José Pilar Álvarez Cabrera

Auf meine Initiative hin wurde auch der Pfarrer und Menschenrechtsverteidiger José Pilar Álvarez Cabrera aus Guatemala in das Programm aufgenommen. Ich kannte Pfarrer Cabrera zu dem Zeitpunkt bereits schon einige Jahre und habe mich mit ihm auch persönlich austauschen können. Cabrera selbst habe ich über eine Frau in meinem Wahlkreis kennengelernt, die sich in der katholischen Kirche für das Land engagiere.

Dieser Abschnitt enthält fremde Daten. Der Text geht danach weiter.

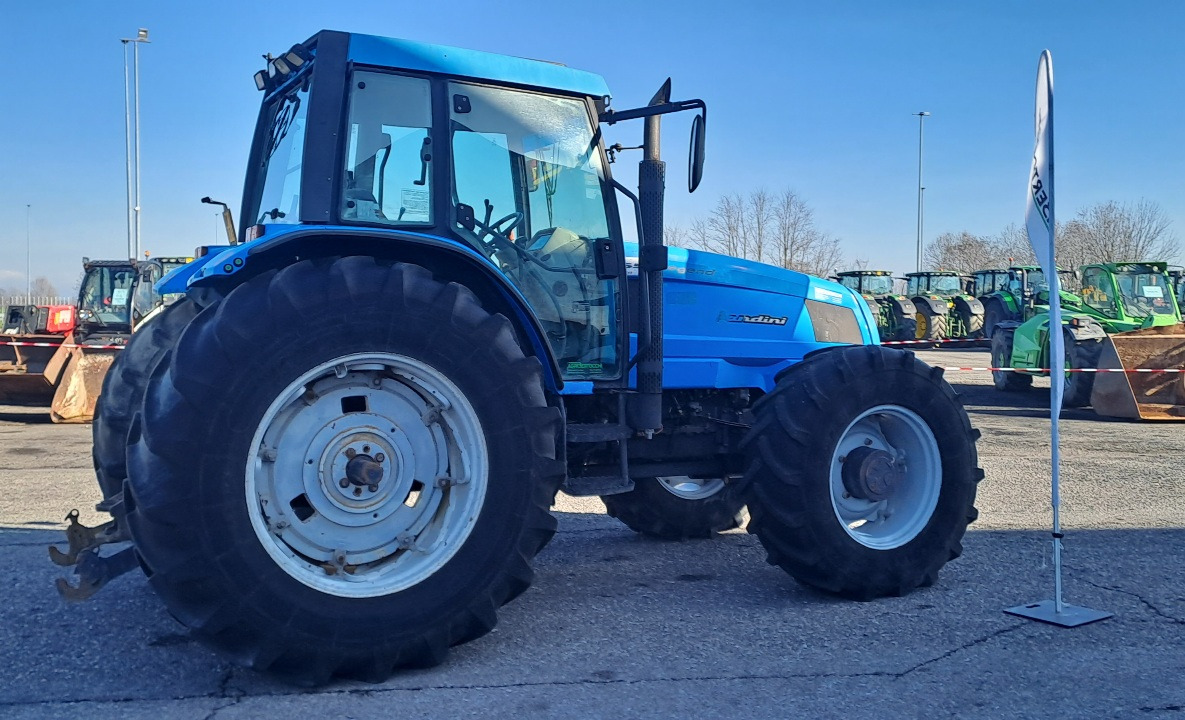 LANDINI 165 LEGEND TOP DELTA SIX - Farm tractor: picture 3 LANDINI 165 LEGEND TOP DELTA SIX - Farm tractor: picture 3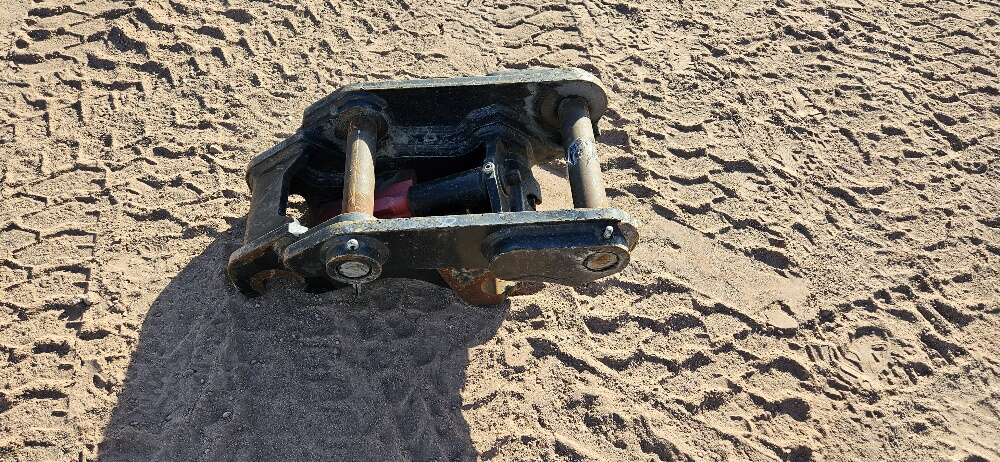 Cat Backhoe Quick Coupler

Pfarrer Cabrera setzt sich in seiner Region Las Granadillas unter anderem für den Erhalt des Nebelwaldes ein und damit auch für den freien Zugang zu Wasser für Alle. Deshalb wurde Cabrera von den Großgrundbesitzern und den lokalen Regierungen, die Interesse an der Abholzung des Waldes haben, immer öfter zur Zielscheibe von Aggressionen bis hin zu Morddrohungen. Somit stand es für mich außer Frage, ihn in das Programm aufzunehmen. Pfarrer Cabrera ist Präsident der Lutherische Kirche Guatemalas (ILUGUA) und hält sich momentan auch in Guatemala auf.  Ich habe ich die Region selbst mehrfach bereist und mich dort mit Aktivistinnen und Aktivisten austauschen können.